• Marina Damji

The Justice System and Abuse Victims: Persecution or Protection?

Trigger Warning: Please note that this article discusses domestic abuse and violence. Reader discretion is therefore advised.

Women who murder their abusive partners are being failed by the United Kingdom's justice system. The number of female abuse victims who have murdered their partners is not very high. However, when women do murder their partners, in most cases, there is a background of abuse. Researchers studying 92 cases where women had killed men over a decade found that 77 per cent of them had experienced abuse from their deceased partners. Yet, far too often victims of domestic abuse who murder their abusers have their victimhood and abuse histories ignored in court and are treated solely as assailants, to the detriment of both their individual wellbeing and the fairness of the justice system.

Women who are accused of killing their abusive partners often face improper sentencing. Despite killing their abusers, female domestic abuse victims are unlikely to be acquitted on the basis of self-defense. Of the 92 cases studied in the aforementioned research, 43 per cent were convicted of murder, 46 per cent of manslaughter and only 7 per cent were acquitted. Too often abuse histories and the psychological effects of abuse are ignored during sentencing.

Moreover, women who kill their abusive partners are not only failed during sentencing but also from the moment they enter the justice system. Often these women have little experience of being arrested and the criminal justice system and therefore, they may either be allocated or choose improper legal representation. These are often lawyers with less knowledge of how to adequately defend abuse victims. Women may also struggle to disclose that they were in abusive relationships, particularly to male lawyers if they are disclosing sexual abuse. Regardless, even if women do disclose abuse, this abuse history still may be ignored in court by both lawyers and judges. 14 out of 17 women studied believed their abuse histories had not been taken into account effectively during their trials and, in some instances, even during their appeals. In multiple cases, women had been advised by their lawyers to not bring up their abuse histories, in order to “not speak ill of the dead”. In one particular case, a judge claimed that there had been “no violence committed towards her from the deceased in the years leading up to the killing”, despite recent instances of rape.

The use of weapons is also a significant factor in deciding a sentence; offenders who use weapons are likely to get higher sentences. This is detrimental to female abuse victims because women who kill their partners are overwhelmingly more likely to use weapons. This is due to women’s relative size and physical strength and knowledge of their abuser’s ability to be violent. Women get comparatively higher sentences for killing their abusive partners than male offenders, often due to their use of weapons. For instance, Sally Challen was jailed for 15 years after murdering her abusive husband with a hammer in comparison to Anthony Williams who was jailed for only five years after strangling his wife.

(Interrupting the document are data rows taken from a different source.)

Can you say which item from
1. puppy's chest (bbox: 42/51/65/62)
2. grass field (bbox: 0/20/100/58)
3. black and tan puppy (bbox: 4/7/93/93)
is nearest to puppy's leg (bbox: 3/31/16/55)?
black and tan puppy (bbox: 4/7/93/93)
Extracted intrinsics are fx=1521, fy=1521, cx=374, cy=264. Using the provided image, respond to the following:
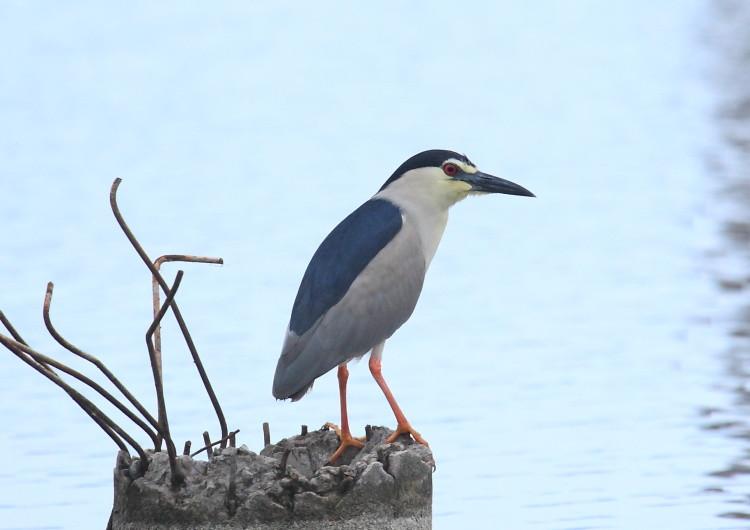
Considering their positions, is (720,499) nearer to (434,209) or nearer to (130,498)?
(434,209)

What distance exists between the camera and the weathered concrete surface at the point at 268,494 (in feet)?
15.4

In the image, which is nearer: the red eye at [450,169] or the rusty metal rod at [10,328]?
the rusty metal rod at [10,328]

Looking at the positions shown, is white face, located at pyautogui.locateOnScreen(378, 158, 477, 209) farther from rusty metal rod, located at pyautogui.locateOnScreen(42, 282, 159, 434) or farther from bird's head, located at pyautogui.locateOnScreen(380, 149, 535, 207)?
rusty metal rod, located at pyautogui.locateOnScreen(42, 282, 159, 434)

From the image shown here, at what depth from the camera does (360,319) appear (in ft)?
18.7

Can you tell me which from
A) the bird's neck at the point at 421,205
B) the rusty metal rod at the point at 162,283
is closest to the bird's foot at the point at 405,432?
the rusty metal rod at the point at 162,283

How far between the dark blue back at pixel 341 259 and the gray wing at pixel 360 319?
0.08 feet

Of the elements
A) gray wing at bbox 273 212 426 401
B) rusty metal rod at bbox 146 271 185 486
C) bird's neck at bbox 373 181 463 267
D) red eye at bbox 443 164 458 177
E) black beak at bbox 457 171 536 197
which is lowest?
rusty metal rod at bbox 146 271 185 486

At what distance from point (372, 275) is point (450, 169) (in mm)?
609

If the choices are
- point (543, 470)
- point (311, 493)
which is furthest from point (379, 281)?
point (543, 470)

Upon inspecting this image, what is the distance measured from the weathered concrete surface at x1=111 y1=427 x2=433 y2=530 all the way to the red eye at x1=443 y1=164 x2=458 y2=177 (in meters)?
1.58

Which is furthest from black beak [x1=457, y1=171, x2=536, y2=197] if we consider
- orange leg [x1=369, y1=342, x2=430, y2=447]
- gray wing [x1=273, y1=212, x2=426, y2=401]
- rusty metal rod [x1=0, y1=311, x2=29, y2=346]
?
rusty metal rod [x1=0, y1=311, x2=29, y2=346]

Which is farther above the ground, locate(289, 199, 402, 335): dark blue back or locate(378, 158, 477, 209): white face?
locate(378, 158, 477, 209): white face

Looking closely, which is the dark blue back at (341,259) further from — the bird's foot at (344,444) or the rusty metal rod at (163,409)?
the rusty metal rod at (163,409)

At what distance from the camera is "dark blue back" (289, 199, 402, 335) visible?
567cm
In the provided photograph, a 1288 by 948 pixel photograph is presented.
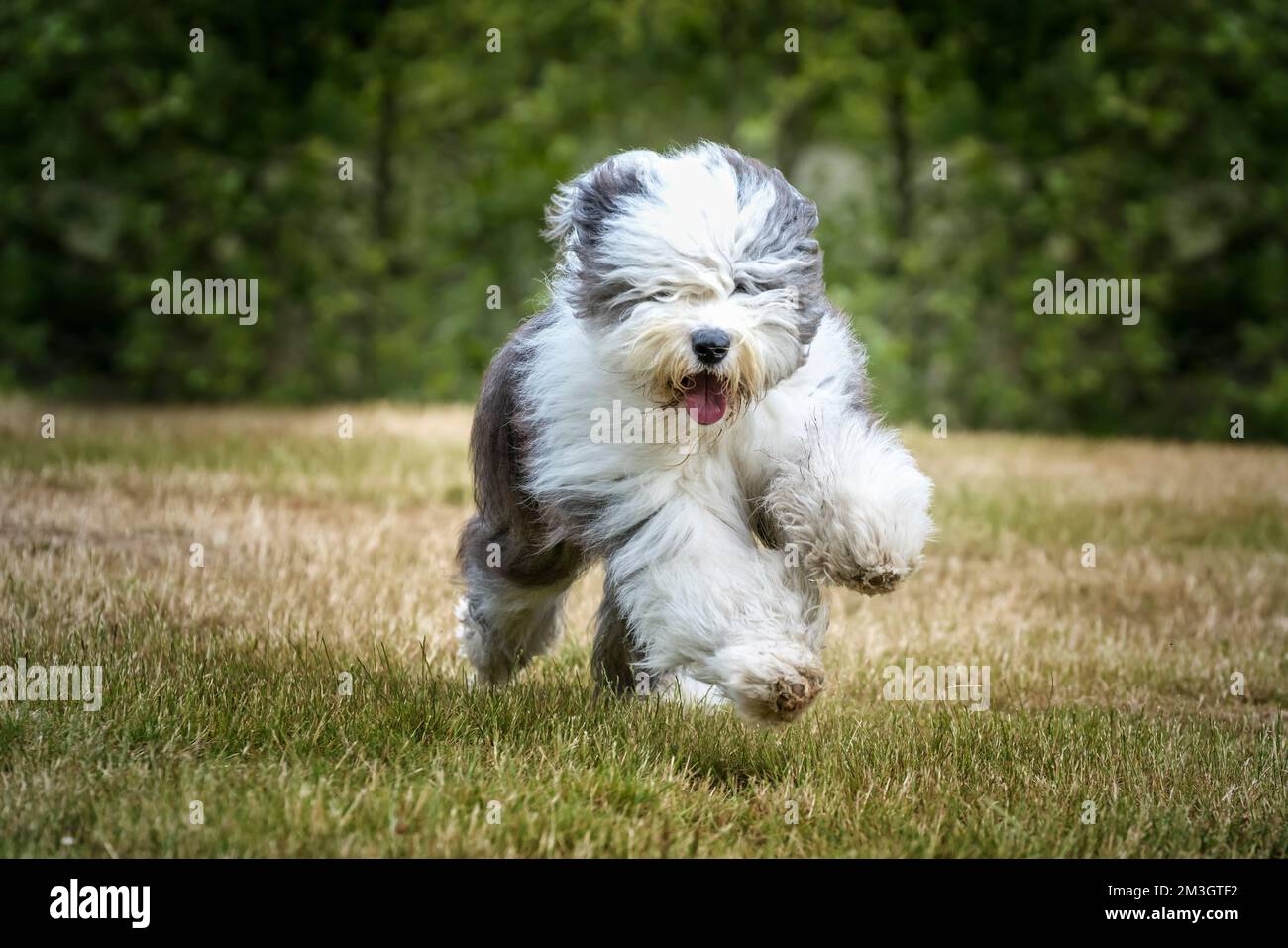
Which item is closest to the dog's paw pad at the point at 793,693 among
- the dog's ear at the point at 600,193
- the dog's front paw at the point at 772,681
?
the dog's front paw at the point at 772,681

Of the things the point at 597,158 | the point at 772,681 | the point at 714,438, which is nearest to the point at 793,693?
the point at 772,681

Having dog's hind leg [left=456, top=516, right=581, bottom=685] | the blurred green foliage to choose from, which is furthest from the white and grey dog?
the blurred green foliage

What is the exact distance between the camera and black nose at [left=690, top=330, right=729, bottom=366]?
367 centimetres

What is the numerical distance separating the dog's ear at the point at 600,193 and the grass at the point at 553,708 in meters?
1.37

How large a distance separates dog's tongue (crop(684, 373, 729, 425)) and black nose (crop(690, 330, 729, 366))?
9 centimetres

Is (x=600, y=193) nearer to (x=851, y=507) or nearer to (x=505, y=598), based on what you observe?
(x=851, y=507)

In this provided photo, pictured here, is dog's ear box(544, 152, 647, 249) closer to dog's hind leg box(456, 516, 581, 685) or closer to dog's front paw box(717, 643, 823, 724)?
dog's hind leg box(456, 516, 581, 685)

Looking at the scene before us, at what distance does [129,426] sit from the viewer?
35.5 ft

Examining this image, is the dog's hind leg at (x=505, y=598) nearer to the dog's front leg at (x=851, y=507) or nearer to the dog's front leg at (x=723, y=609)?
the dog's front leg at (x=723, y=609)

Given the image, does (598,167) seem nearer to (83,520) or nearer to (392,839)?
(392,839)

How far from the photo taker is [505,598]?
4707 millimetres

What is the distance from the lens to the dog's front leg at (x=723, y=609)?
3572 mm

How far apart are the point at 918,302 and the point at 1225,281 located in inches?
114

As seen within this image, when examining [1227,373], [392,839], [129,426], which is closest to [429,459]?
[129,426]
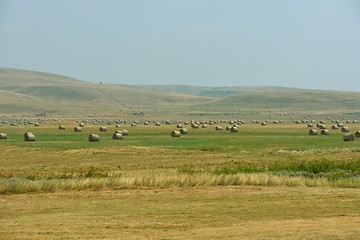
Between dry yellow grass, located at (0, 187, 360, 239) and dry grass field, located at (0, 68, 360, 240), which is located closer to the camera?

This discrepancy is also present in other countries; according to the American Civil Liberties Union, women who kill their partners spend an average of 15 years in jail, whereas men tend to serve two to six years. Arguably, this inequality in sentencing is not only due to the use of weapons but also due to societal misogyny. Female abuse victims who murder their partners get higher sentences than their male counterparts due to societal stigma; female murderers inherently subvert gender norms which present women as nurturing and subservient, as opposed to violent. Thus, feasibly the societal revulsion for violent women, regardless of the necessity of their violence, results in punishment in the form of higher sentences for female abuse victims.

The solutions to this issue are diverse yet very feasible. Court processes must be reformed to specifically support abuse victims; for instance, those involved in the legal process must adopt a trauma-based approach when dealing with abuse victims. Furthermore, sentencing must consider abuse histories and should aim to avoid unfairly penalising abuse victims for seeking to escape their abuser.


Fundamentally, more must be done to prevent the root issue: domestic abuse. Many women who kill their abusive partners do so as a last resort and have previously tried other measures, such as reporting their abuse. Yet, abuse victims are often likely to face problems when trying to leave their partners or seeking protection from the police. For example, Shana Grice was murdered by her ex-boyfriend, despite reporting him to the police several times. In response to her reports, the police fined her gbp 90. This tragic instance proves a broader societal failure in the way victims of domestic abuse are treated. This is then also reflected in the justice system which unfairly penalises abuse victims for attempting to escape this abuse.


In summary, far too often women are forced into murdering their partners due to societal failures to adequately protect victims of abuse and penalise abusers. They are then unfairly punished by a justice system that fundamentally fails domestic abuse victims.